Ibrahima Binta Barry : « depuis le 14 octobre 2019 jusqu’au 24 du même mois, je ne suis pas sorti pour manifester. C’est aujourd’hui que je signale mon arrivée à la manifestation du FNDC. Connaissant un peu la souffrance des guinéens, si je croise les bras à la maison en restant indifférent face à cette situation, je pense que ce serait de l’hypocrisie. Voilà pourquoi je me suis dit qu’il faut participer à la marche du FNDC parce que c’est une lutte commune et c’est pour la liberté de tout le monde ».

Haoulatou Bah : « nous sommes là pour barrer la route à Alpha Condé et à son clan qui veulent modifier la constitution guinéenne. Nous sommes déterminés à les combattre jusqu’à ce qu’ils arrivent à renoncer à ce projet de changement de la constitution. Il est temps de combattre ces gens là jusqu’à la victoire finale ».

Elhadj Aliou Diallo, membre du FNDC : « je suis là d’abord en tant que citoyen qui veut lutter contre l’injustice, contre l’impunité mais aussi contre un projet suicidaire de nouvelle constitution. Nous sommes là pour demander la libération de nos détenus, Abdourahmane Sanoh et ses compagnons, demander à Alpha Condé de dire à la justice d’arrêter ceux qui ont assassiné nos frères. La chemise rouge que je porte signifie le sang de nos amis tués et qui coule dans nos veines.
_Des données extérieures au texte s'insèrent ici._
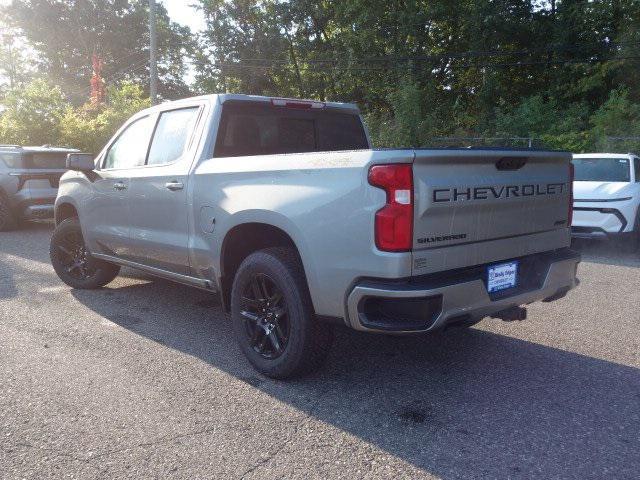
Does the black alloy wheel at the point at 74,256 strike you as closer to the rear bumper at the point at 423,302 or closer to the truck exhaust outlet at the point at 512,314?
the rear bumper at the point at 423,302

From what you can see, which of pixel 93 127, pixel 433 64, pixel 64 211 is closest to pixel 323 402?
pixel 64 211

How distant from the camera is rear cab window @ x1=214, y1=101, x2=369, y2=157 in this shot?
424 cm

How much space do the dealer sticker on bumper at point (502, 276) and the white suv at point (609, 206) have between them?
235 inches

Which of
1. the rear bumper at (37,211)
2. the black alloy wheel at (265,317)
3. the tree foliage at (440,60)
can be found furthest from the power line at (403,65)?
the black alloy wheel at (265,317)

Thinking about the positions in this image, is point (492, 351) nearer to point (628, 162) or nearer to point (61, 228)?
point (61, 228)

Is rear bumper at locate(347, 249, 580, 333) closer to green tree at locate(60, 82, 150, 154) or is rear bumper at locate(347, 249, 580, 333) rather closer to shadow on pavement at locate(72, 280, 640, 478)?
shadow on pavement at locate(72, 280, 640, 478)

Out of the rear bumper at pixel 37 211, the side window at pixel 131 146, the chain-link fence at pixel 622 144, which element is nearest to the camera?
the side window at pixel 131 146

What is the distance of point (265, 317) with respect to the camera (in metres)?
3.62

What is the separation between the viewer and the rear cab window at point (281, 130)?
424 centimetres

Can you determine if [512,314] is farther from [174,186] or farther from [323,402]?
[174,186]

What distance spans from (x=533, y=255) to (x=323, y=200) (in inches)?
58.8

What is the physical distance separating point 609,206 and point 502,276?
636 cm

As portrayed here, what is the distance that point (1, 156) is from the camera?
10227 millimetres

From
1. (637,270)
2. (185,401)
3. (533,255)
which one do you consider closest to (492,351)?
(533,255)
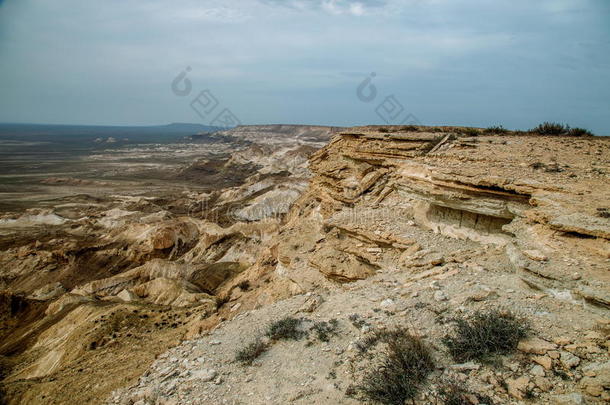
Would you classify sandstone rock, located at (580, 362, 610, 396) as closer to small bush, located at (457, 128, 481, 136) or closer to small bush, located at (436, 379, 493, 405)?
small bush, located at (436, 379, 493, 405)

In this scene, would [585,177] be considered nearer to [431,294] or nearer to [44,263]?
[431,294]

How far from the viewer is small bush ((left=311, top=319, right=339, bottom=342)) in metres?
5.38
Nous disons à Alpha Condé de renoncer à son projet de nouvelle constitution. Il n’est pas le seul guinéen. En 2020, un autre peut venir continuer. Il a lutté pendant 40 ans pour l’instauration de la démocratie et aujourd’hui c’est lui qui se trouve au pouvoir et il doit comprendre qu’il peut partir. Je ne suis pas là aujourd’hui seulement, je serai là demain encore si je suis en vie. Je suis prêt à mourir pour la vérité, mes amis ont été assassinés. Il y a eu 120 guinéens qui ont été assassinés depuis l’arrivée d’Alpha Condé au pouvoir. On ne peut pas nous intimider pour dire qu’on va vous tuer. Nous sommes déjà habitués à ça. J’ai des amis qui ont été tués, qui sont morts dans mes mains. Donc, si aujourd’hui je meurs, d’autres amis pourront continuer le combat. Voilà pourquoi nous sommes là et nous invitons tous les jeunes guinéens à venir accompagner cette lutte qui est un combat noble. Nous sommes des guinéens et nous ne pouvons pas attendre des sénégalais pour venir nous aider ».
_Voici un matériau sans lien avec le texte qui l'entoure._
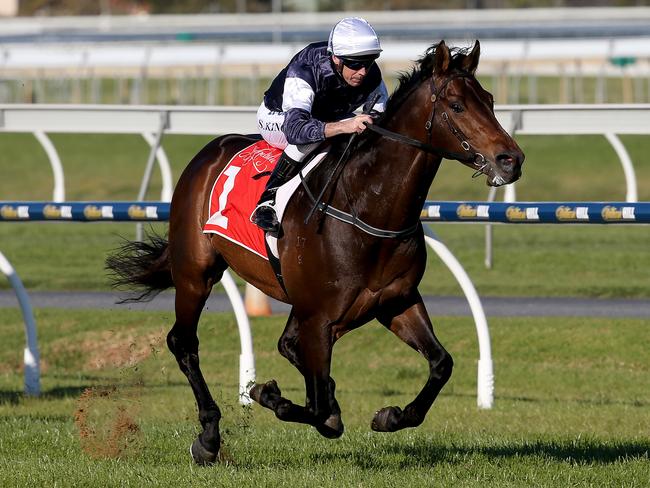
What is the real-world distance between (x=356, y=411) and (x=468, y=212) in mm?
1410

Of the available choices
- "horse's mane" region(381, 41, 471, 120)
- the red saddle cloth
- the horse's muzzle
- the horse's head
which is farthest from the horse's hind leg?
the horse's muzzle

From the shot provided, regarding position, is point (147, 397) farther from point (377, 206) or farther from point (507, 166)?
point (507, 166)

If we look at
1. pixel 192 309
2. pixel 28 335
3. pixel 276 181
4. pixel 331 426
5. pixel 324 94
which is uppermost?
pixel 324 94

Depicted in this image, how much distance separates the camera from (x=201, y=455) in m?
6.21

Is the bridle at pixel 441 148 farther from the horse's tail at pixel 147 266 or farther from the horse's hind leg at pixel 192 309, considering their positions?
the horse's tail at pixel 147 266

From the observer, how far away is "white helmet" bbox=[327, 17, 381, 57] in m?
5.63

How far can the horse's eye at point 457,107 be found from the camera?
17.4 ft

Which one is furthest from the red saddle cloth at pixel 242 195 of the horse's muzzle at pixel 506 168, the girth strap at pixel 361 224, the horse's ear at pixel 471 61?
the horse's muzzle at pixel 506 168

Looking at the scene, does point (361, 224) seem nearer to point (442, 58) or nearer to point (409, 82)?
point (409, 82)

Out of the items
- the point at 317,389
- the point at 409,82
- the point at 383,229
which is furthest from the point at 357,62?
the point at 317,389

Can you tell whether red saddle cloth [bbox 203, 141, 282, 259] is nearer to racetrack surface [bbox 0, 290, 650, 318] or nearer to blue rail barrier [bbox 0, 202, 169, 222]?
blue rail barrier [bbox 0, 202, 169, 222]

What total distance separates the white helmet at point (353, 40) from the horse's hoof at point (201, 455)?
1846 mm

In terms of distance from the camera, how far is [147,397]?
28.7 ft

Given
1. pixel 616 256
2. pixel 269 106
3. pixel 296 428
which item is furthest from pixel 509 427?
A: pixel 616 256
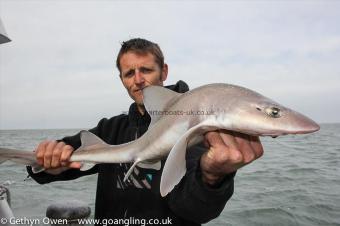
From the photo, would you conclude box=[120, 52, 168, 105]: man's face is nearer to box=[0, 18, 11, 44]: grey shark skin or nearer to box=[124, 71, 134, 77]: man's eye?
box=[124, 71, 134, 77]: man's eye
Siradiou Sounkine : « c’est l’acte 4 du FNDC. Nous sommes sortis pour manifester contre l’idée d’une nouvelle constitution. Nous sommes sortis pour dire au président Alpha Condé que nous ne sommes pas d’accord avec lui en ce qui concerne l’idée d’un troisième mandat. Cette nouvelle constitution vise à pérenniser Alpha Condé au pouvoir au delà de son mandat qui doit finir le 21 décembre 2020. Nous ne sommes pas contre Alpha Condé. Nous le critiquons, c’est pour qu’il se perfectionne et qu’il respecte les lois de la République. Il doit nous aimer de la même manière que nous l’aimons. Nous sommes contre le fait qu’il veut se pérenniser à la magistrature suprême et ça, c’est au prix de notre vie ».